**Task prompt:**
Rewrite all of the material below, swapping "slow cooker" for "crockpot" wherever it occurs and keeping everything else the same. Include only the text, without the pictures.

(Collected data entries)
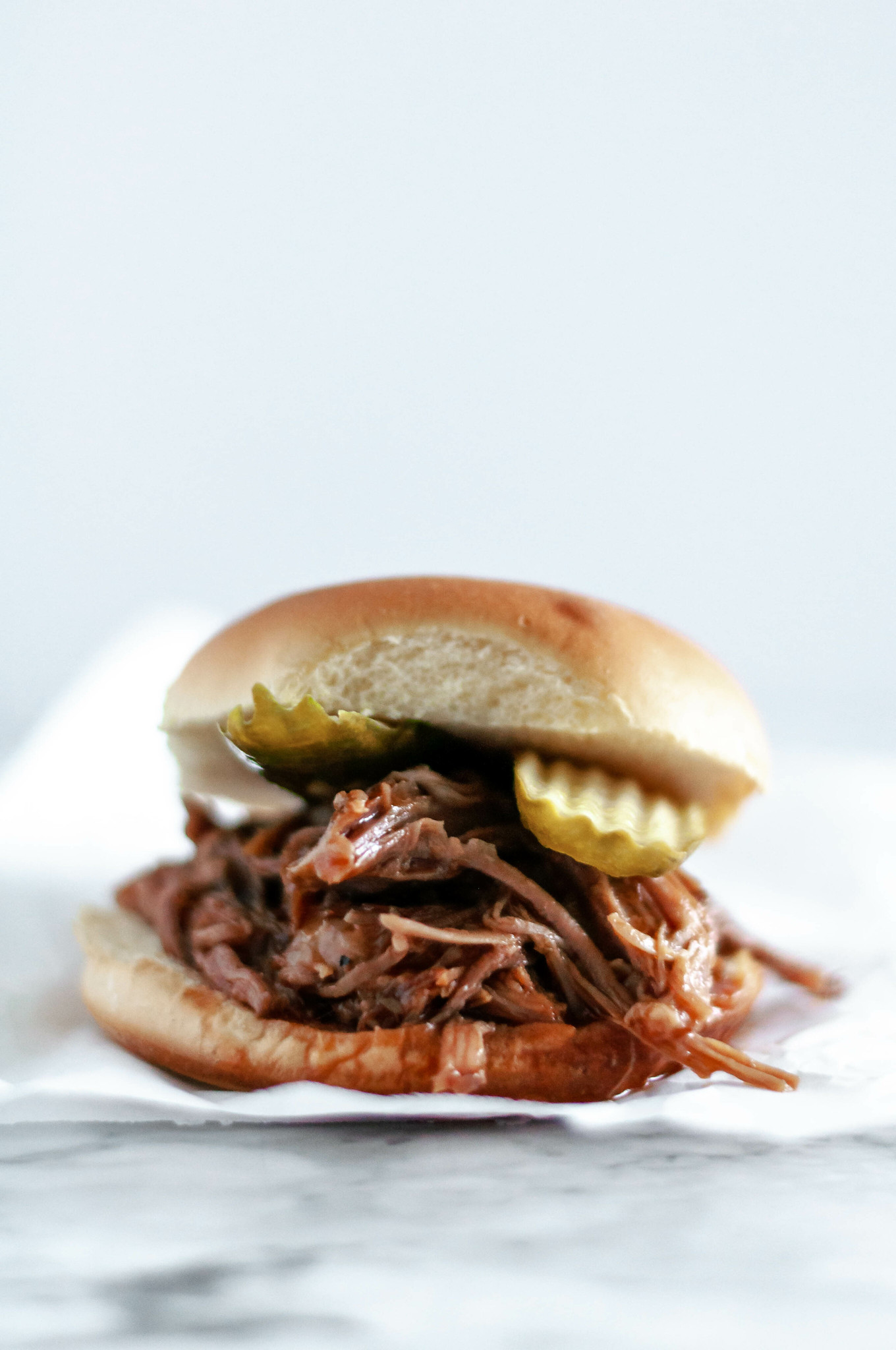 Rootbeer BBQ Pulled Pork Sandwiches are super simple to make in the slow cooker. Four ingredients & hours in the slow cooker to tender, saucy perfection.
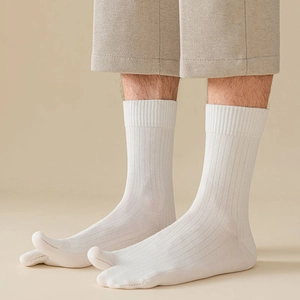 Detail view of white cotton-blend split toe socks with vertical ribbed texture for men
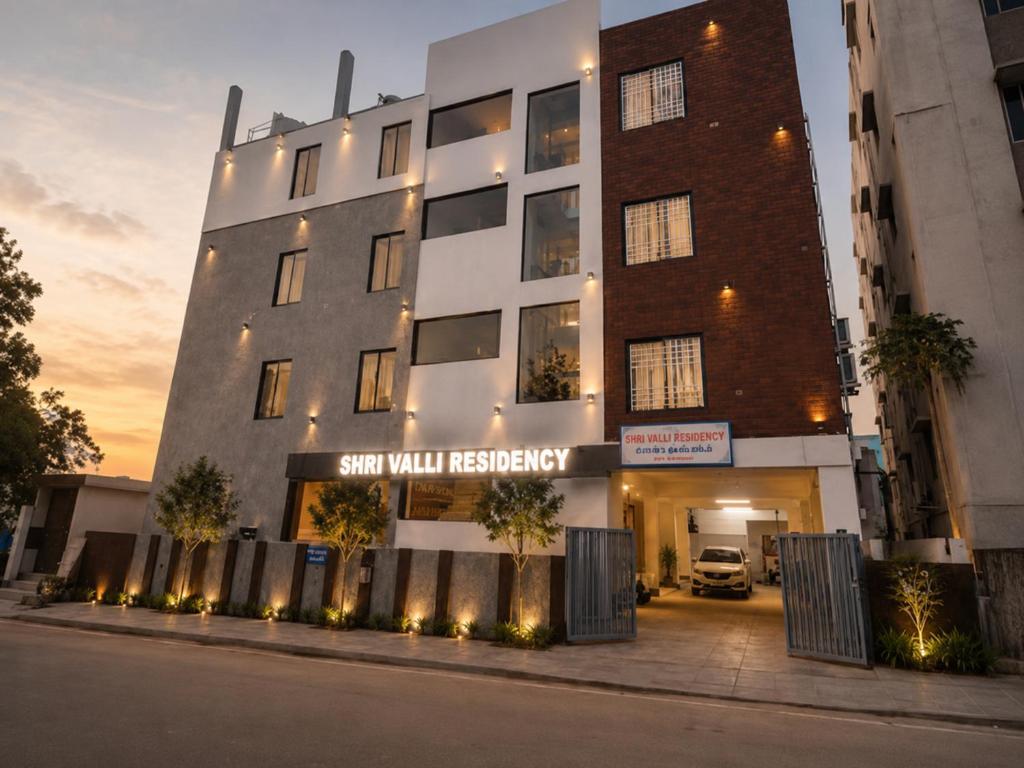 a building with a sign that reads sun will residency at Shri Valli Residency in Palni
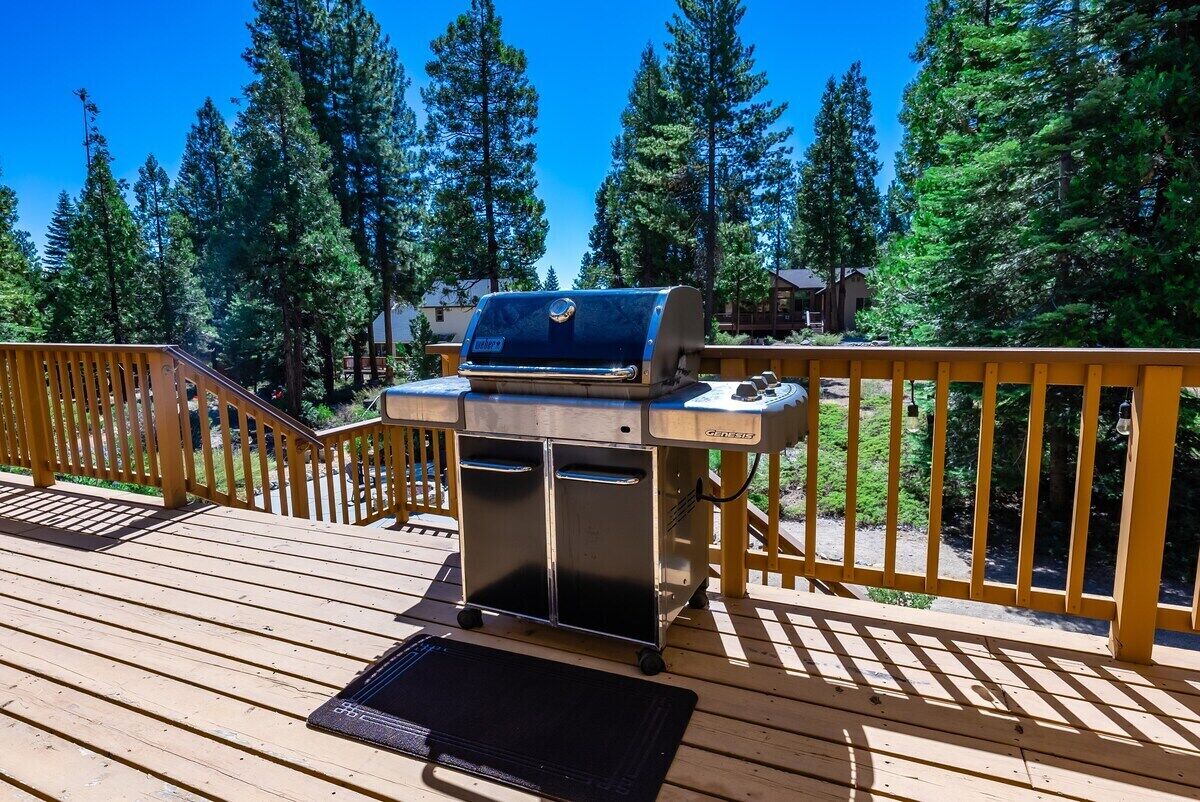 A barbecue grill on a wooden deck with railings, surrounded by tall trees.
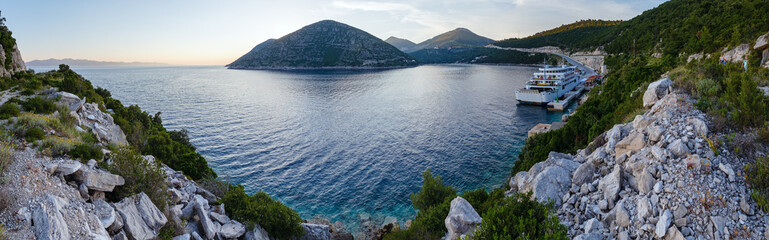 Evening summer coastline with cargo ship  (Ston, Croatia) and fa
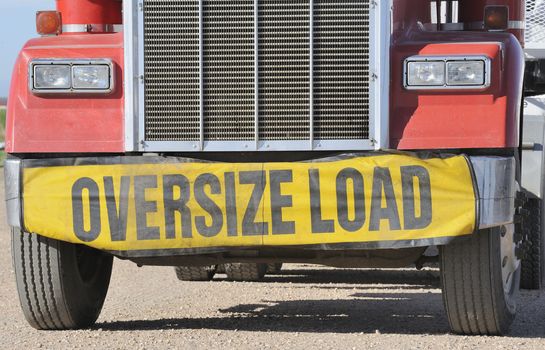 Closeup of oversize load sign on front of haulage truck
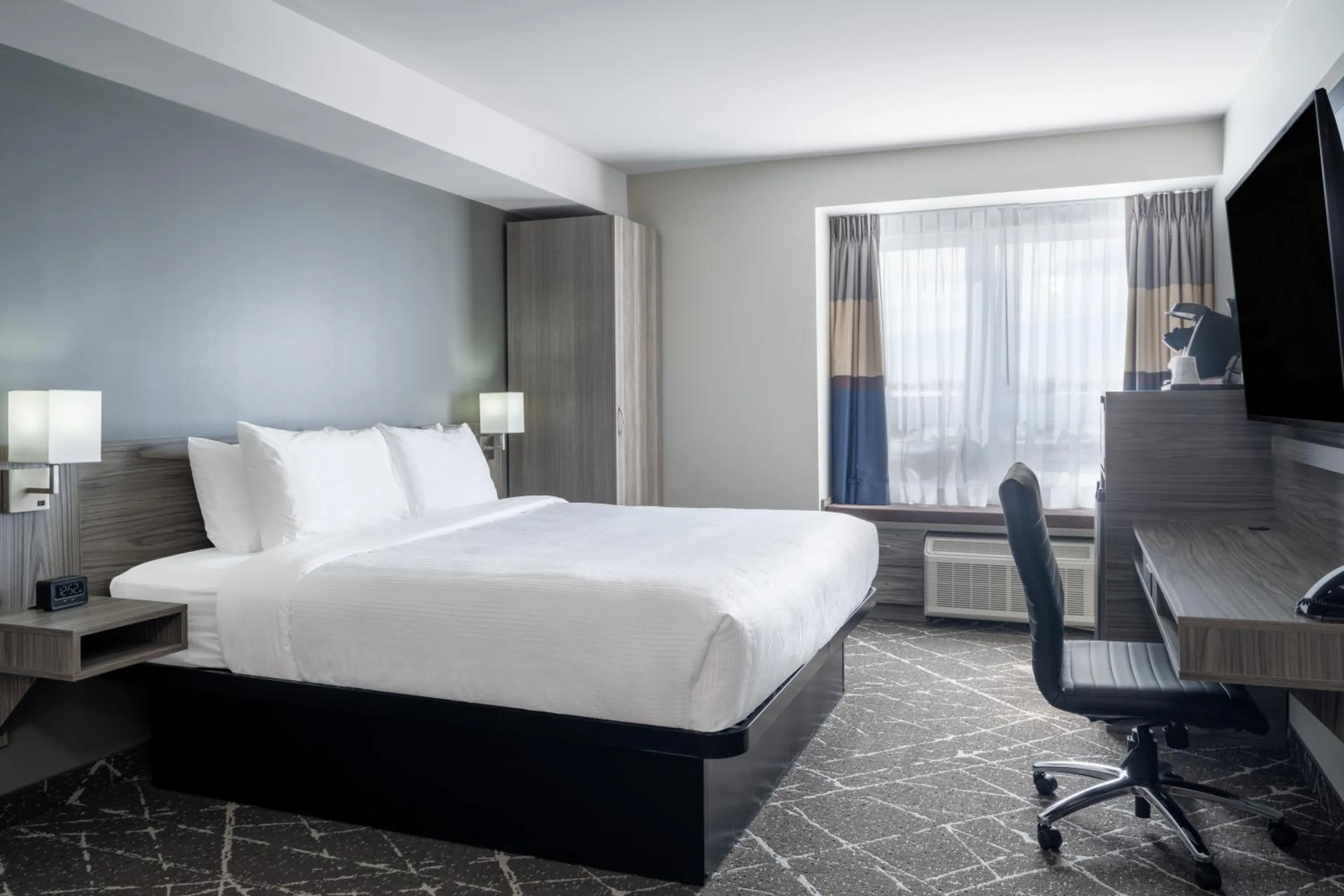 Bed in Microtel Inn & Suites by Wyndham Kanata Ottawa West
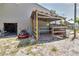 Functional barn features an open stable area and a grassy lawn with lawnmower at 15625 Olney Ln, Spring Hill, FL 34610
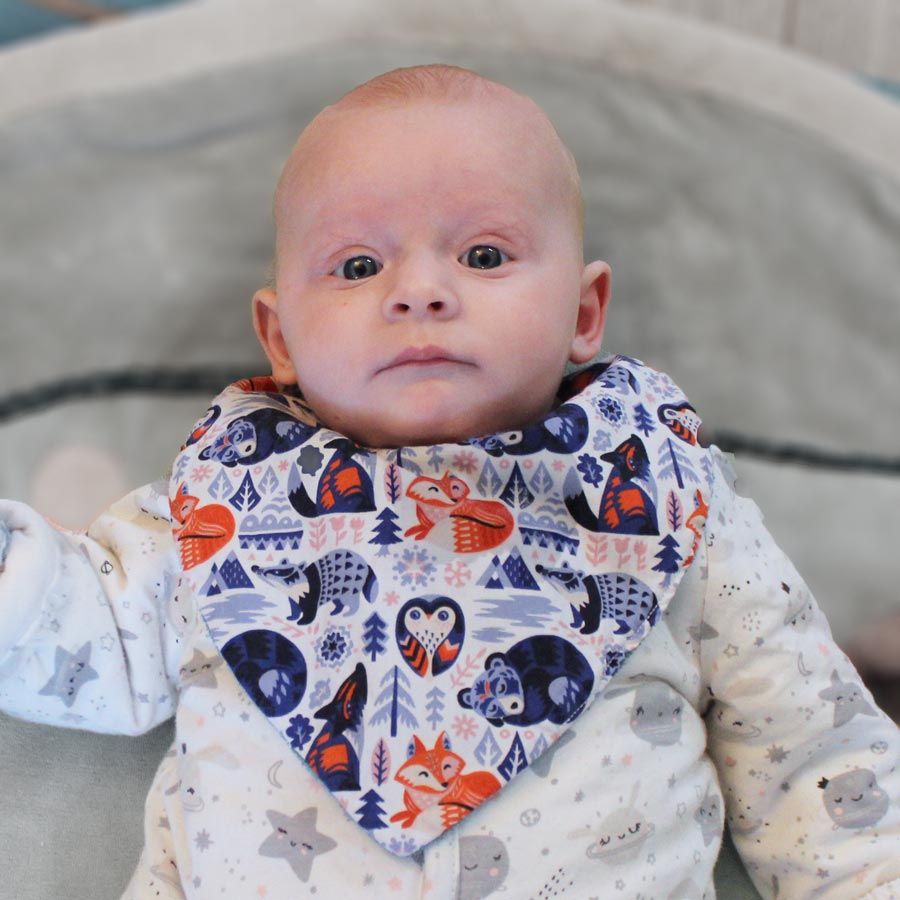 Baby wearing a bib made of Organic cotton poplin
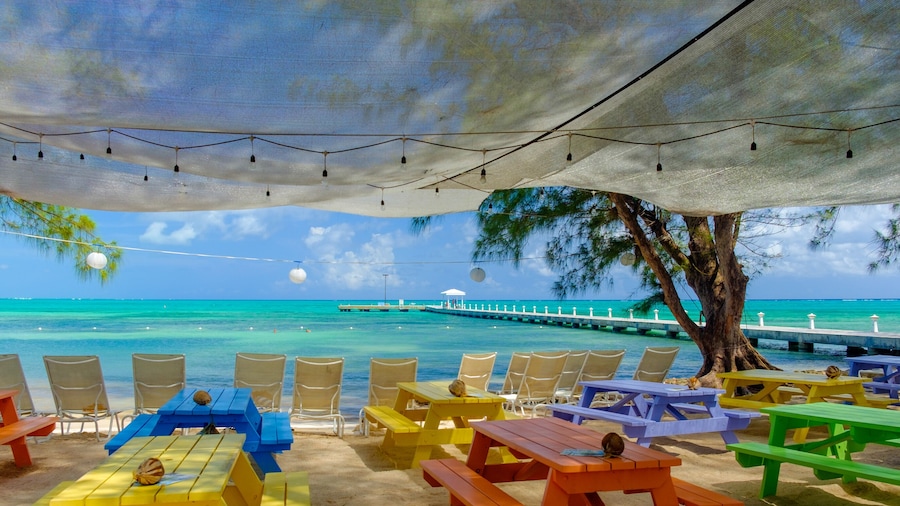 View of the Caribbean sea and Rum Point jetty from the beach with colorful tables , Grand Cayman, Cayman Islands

**Completed task:**
 Rootbeer BBQ Pulled Pork Sandwiches are super simple to make in the crockpot. Four ingredients & hours in the crockpot to tender, saucy perfection.
 Detail view of white cotton-blend split toe socks with vertical ribbed texture for men
 a building with a sign that reads sun will residency at Shri Valli Residency in Palni
 A barbecue grill on a wooden deck with railings, surrounded by tall trees.
 Evening summer coastline with cargo ship  (Ston, Croatia) and fa
 Closeup of oversize load sign on front of haulage truck
 Bed in Microtel Inn & Suites by Wyndham Kanata Ottawa West
 Functional barn features an open stable area and a grassy lawn with lawnmower at 15625 Olney Ln, Spring Hill, FL 34610
 Baby wearing a bib made of Organic cotton poplin
 View of the Caribbean sea and Rum Point jetty from the beach with colorful tables , Grand Cayman, Cayman Islands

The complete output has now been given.